Kaiser Permanente has received one of the first Uptime InstituteBrill Awards for Efficient IT. The award recognizes the health care organization's efficiency in capital deployment, technology, design, operations and overall management of its data centers and IT operations.

"It says a lot that our data centers continue to shine for our leadership in energy efficiency," said Phil Fasano, executive vice president and chief information officer, Kaiser Permanente. "We understand how the health of our environment directly affects individual and community health, and we're so pleased that the Uptime Institute recognizes our commitment to improving the health of the communities we serve."

The Uptime Institute is a third-party research, education and consulting organization focused on improving data center performance and efficiency through collaboration and innovation. The Brill Awards attracted 100 entries from companies in 19 countries. Kaiser Permanente was one of 18 organizations to receive the recognition.  

"Kaiser Permanente's data center management team has demonstrated leadership and commitment to sustainability that will have a lasting impact on Kaiser Permanente's members, the Kaiser Permanente team, the IT industry and the data profession," said Pitt Turner, Uptime Institute's executive director emeritus. "We are proud to recognize Kaiser Permanente for embracing a culture of continuous improvement and shared team goals, in addition to sharing its best practices so that other organizations can learn from Kaiser Permanente's efforts."

Kaiser Permanente was distinguished by its extensive organizational collaboration. Interdisciplinary teams from across the organization have identified and implemented a number of initiatives that improve and sustain energy efficiency in the organization's national data centers.

Since 2008, Kaiser Permanente's data centers have:

Avoided more than 100 gigawatt hours of electrical energy usage, equivalent to more than 6,200 average homes' energy use for one year.

Avoided approximately $10.5 million in electrical utility costs.

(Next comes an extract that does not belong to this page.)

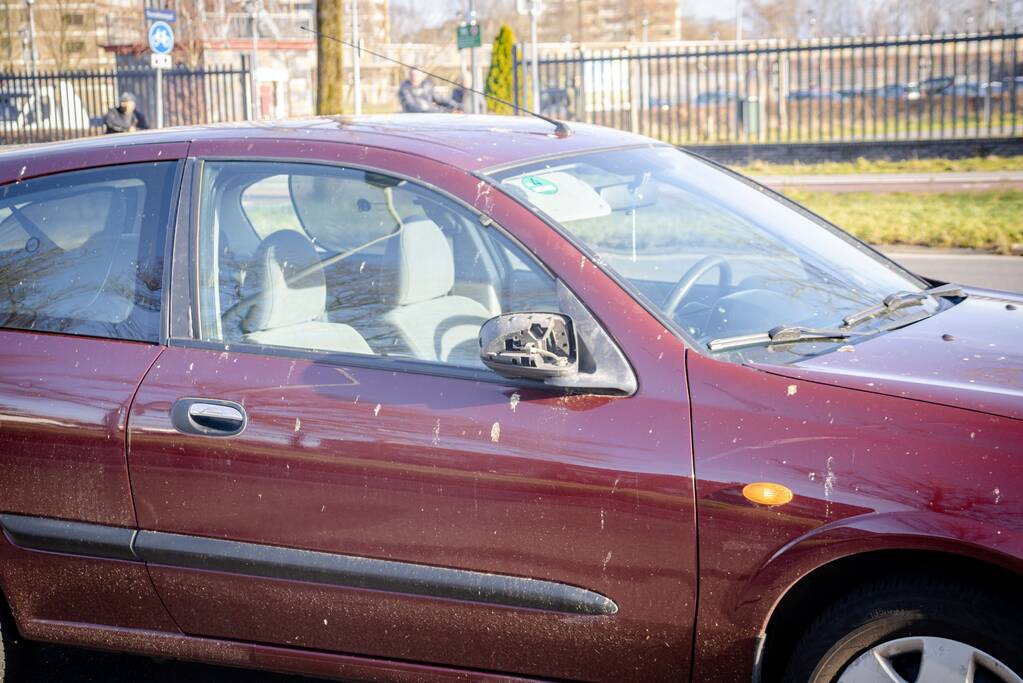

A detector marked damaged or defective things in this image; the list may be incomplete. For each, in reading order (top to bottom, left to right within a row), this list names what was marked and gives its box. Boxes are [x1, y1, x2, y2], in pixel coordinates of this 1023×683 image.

broken side mirror [478, 314, 576, 382]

Prevented nearly 53,000 metric tons of carbon dioxide from reaching the atmosphere, equivalent to taking more than 11,000 passenger cars off the road for one year.

Thanks to its focus on energy efficiency, Kaiser Permanente is using nearly 20 percent less electricity to cool its national data center facilities and computer room floors than it did five years ago. The health care organization also has the only LEED Platinum certified data center in the world for building operation and management. Three of Kaiser Permanente's data centers are Energy Star rated by the United States Environmental Protection Agency. The health care organization also received the Uptime Institute's 2011 Green Enterprise IT Award for developing a new way to measure optimized cooling in data centers and was ranked No.1 on IDG's Computerworld magazine Top 12 List of Green-IT Organizationsthat same year.